We're energy efficient as we can manage. I need more loft insulation, the energy savings people just advised us that we might save up to six pounds per year by doing that(!). We're fitting energy rated A windows in October/November.

Our meat is all extensively reared outdoors or wild. And as local as we can manage.

We don't run a car, we don't go abroad by plane. Haven't for years now.

Naturally our lights are energy efficient, we don't leave things 'on', we've got efficient gas central heating (looked at alternatives, none were practical for our house), and energy efficient electrical goods.

We're not perfect of course, but we're doing what we can. Its not like we're living in sack cloth and eating ashes, our lives are actually better than those most people have.



*I'm still in two minds about Bokashi. Good idea, but the 'official' claims for how it works don't look credible to me; I rekon I can replicate the process, even do it better, through simple ensilaging, and I'll be experimenting with that presently...
 

Cab

New Member
Location
Cambridge
Uncle Phil said:
Populations tend to grow logarithmically until they reach a limiting resource, then crash. In human populations, those crashes have historically been wars. And no-one likes them.

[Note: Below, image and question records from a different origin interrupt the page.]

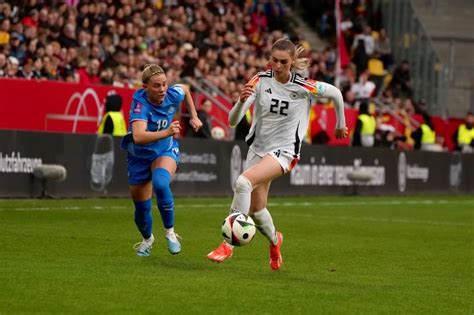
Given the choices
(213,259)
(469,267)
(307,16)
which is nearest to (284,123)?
(213,259)

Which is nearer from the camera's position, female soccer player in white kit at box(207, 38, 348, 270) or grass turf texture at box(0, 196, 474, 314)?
grass turf texture at box(0, 196, 474, 314)

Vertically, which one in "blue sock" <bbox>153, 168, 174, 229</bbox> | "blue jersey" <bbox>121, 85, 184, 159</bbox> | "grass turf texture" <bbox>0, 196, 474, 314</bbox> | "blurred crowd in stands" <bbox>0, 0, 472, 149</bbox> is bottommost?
"grass turf texture" <bbox>0, 196, 474, 314</bbox>

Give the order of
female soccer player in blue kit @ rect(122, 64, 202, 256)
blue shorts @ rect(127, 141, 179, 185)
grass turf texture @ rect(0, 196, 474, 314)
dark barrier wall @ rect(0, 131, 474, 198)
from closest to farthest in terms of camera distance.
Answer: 1. grass turf texture @ rect(0, 196, 474, 314)
2. female soccer player in blue kit @ rect(122, 64, 202, 256)
3. blue shorts @ rect(127, 141, 179, 185)
4. dark barrier wall @ rect(0, 131, 474, 198)

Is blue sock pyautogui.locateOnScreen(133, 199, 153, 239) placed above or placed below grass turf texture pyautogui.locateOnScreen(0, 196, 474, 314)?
above

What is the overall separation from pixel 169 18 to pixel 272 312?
24.0 meters

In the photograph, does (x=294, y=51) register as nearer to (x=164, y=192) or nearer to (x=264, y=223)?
(x=264, y=223)

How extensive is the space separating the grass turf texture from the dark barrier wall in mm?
994

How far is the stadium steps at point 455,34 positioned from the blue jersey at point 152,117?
3226 cm

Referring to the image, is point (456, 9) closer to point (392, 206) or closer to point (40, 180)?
point (392, 206)

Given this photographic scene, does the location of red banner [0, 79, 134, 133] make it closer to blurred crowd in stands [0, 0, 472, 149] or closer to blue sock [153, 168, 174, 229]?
blurred crowd in stands [0, 0, 472, 149]

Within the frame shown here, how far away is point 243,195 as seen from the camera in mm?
12000

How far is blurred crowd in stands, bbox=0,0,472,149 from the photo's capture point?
2659 cm

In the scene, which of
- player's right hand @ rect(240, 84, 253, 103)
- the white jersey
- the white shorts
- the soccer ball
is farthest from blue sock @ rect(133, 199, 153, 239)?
player's right hand @ rect(240, 84, 253, 103)

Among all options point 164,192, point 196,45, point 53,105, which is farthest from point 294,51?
point 196,45
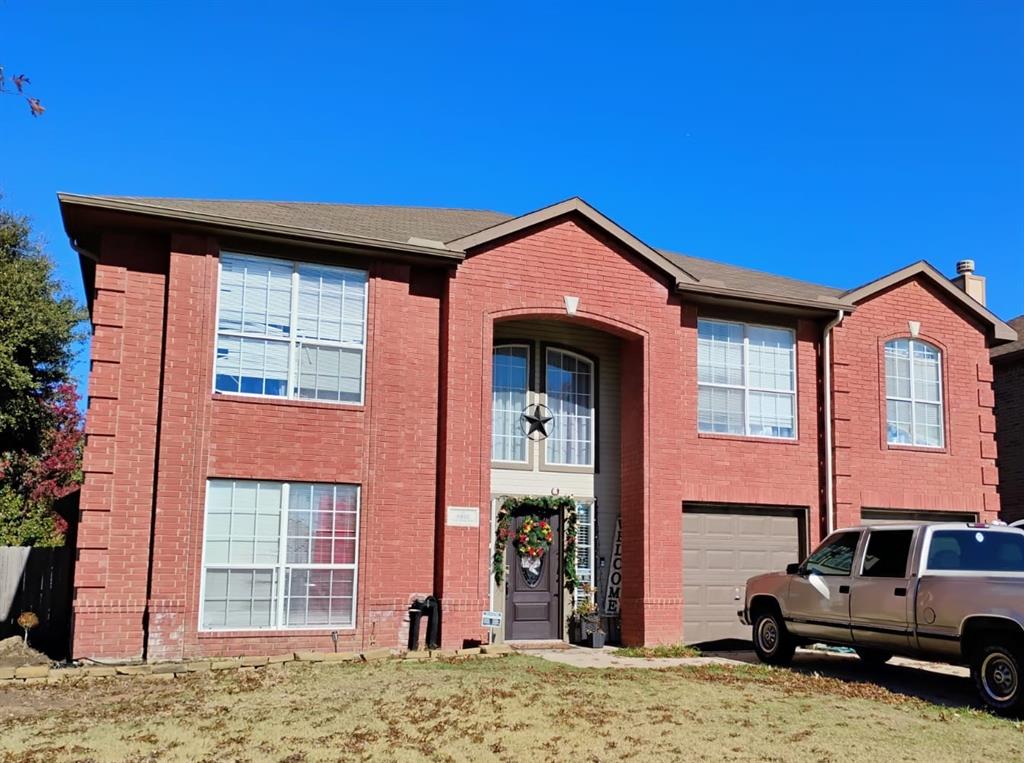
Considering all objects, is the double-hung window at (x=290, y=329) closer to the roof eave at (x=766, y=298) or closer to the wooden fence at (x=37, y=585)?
the wooden fence at (x=37, y=585)

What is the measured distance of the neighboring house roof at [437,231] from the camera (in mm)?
13273

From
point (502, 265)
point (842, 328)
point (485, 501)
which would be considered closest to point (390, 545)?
point (485, 501)

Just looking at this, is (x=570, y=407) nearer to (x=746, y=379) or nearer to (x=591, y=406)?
(x=591, y=406)

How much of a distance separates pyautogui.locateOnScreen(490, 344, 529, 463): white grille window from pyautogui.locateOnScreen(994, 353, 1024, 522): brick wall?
1152 centimetres

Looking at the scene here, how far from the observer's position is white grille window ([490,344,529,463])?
16094mm

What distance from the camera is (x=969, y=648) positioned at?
1020 centimetres

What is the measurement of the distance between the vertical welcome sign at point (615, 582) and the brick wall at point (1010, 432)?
384 inches

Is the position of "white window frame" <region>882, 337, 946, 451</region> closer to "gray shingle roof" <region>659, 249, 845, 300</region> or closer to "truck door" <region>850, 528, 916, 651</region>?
"gray shingle roof" <region>659, 249, 845, 300</region>

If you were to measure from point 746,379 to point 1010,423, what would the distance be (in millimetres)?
8066

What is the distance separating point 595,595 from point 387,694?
668 cm

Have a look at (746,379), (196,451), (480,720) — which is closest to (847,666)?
(746,379)

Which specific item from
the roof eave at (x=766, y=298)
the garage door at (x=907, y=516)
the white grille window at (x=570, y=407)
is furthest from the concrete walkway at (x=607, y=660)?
the roof eave at (x=766, y=298)

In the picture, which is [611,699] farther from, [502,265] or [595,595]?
[502,265]

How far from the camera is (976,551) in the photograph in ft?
36.1
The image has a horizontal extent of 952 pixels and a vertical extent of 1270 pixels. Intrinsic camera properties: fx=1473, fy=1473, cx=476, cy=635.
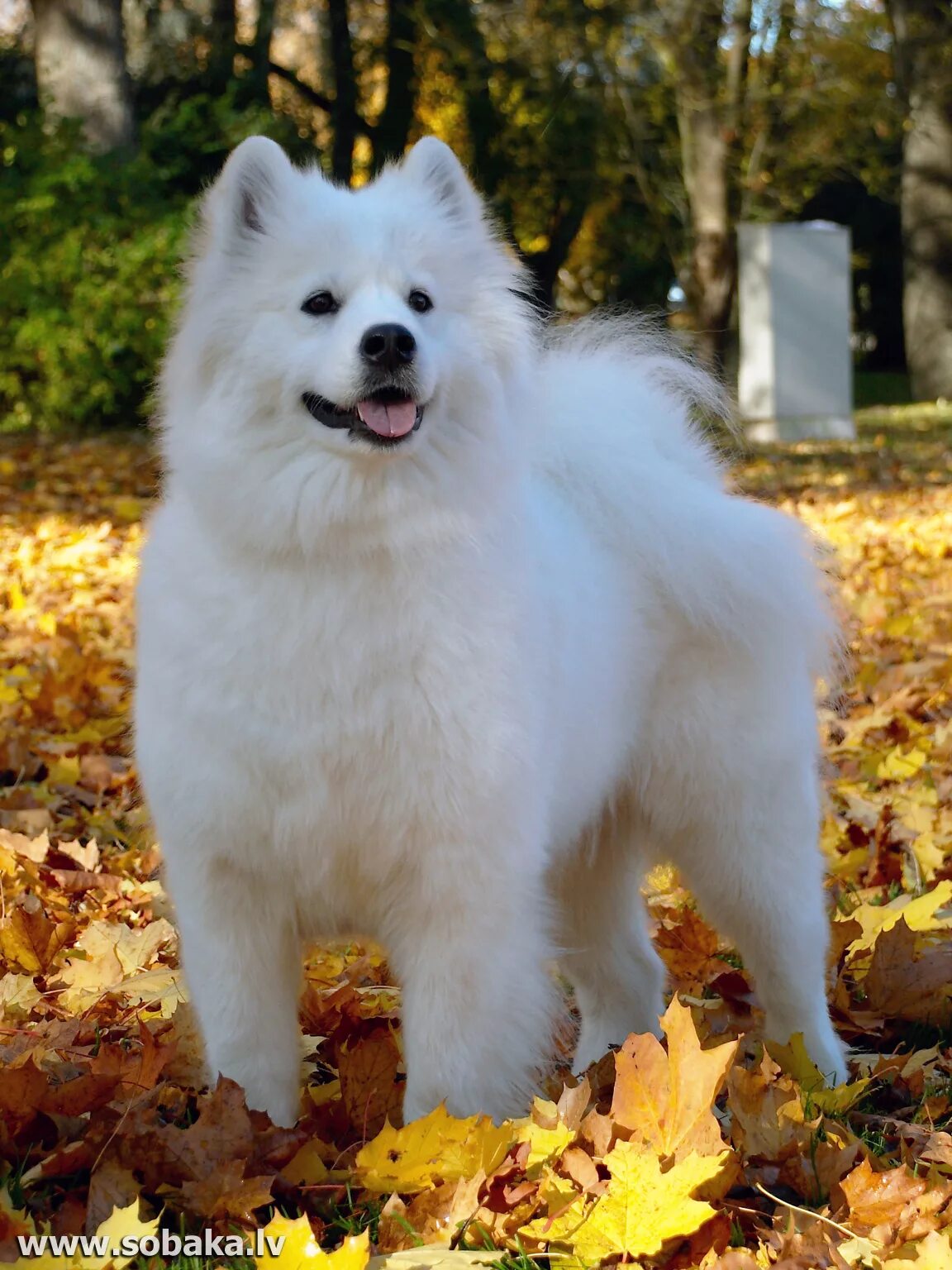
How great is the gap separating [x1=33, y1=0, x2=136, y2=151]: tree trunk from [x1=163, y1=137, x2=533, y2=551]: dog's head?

No, they really haven't. If you look at the growth curve for humanity, none of the great wars have been more than tiny blips. Some local depopulations have been drastic, but the big population killers have been diseases. Black death, even the flu pandemic of 1918-1920 or so killed more than wars ever have.

There's a growing field of ecological economics, recognizing this limit and proposing steady-state economies instead of growing ones. It's a compelling argument.

I agree, theres no such thing as limitless growth, but that doesn't mean that the analogy to biological systems is quite as compelling as some of the proponents of this principle would have us believe. They've got a point, but they need to back off and take a good long, hard look at just how far you can strain the comparison.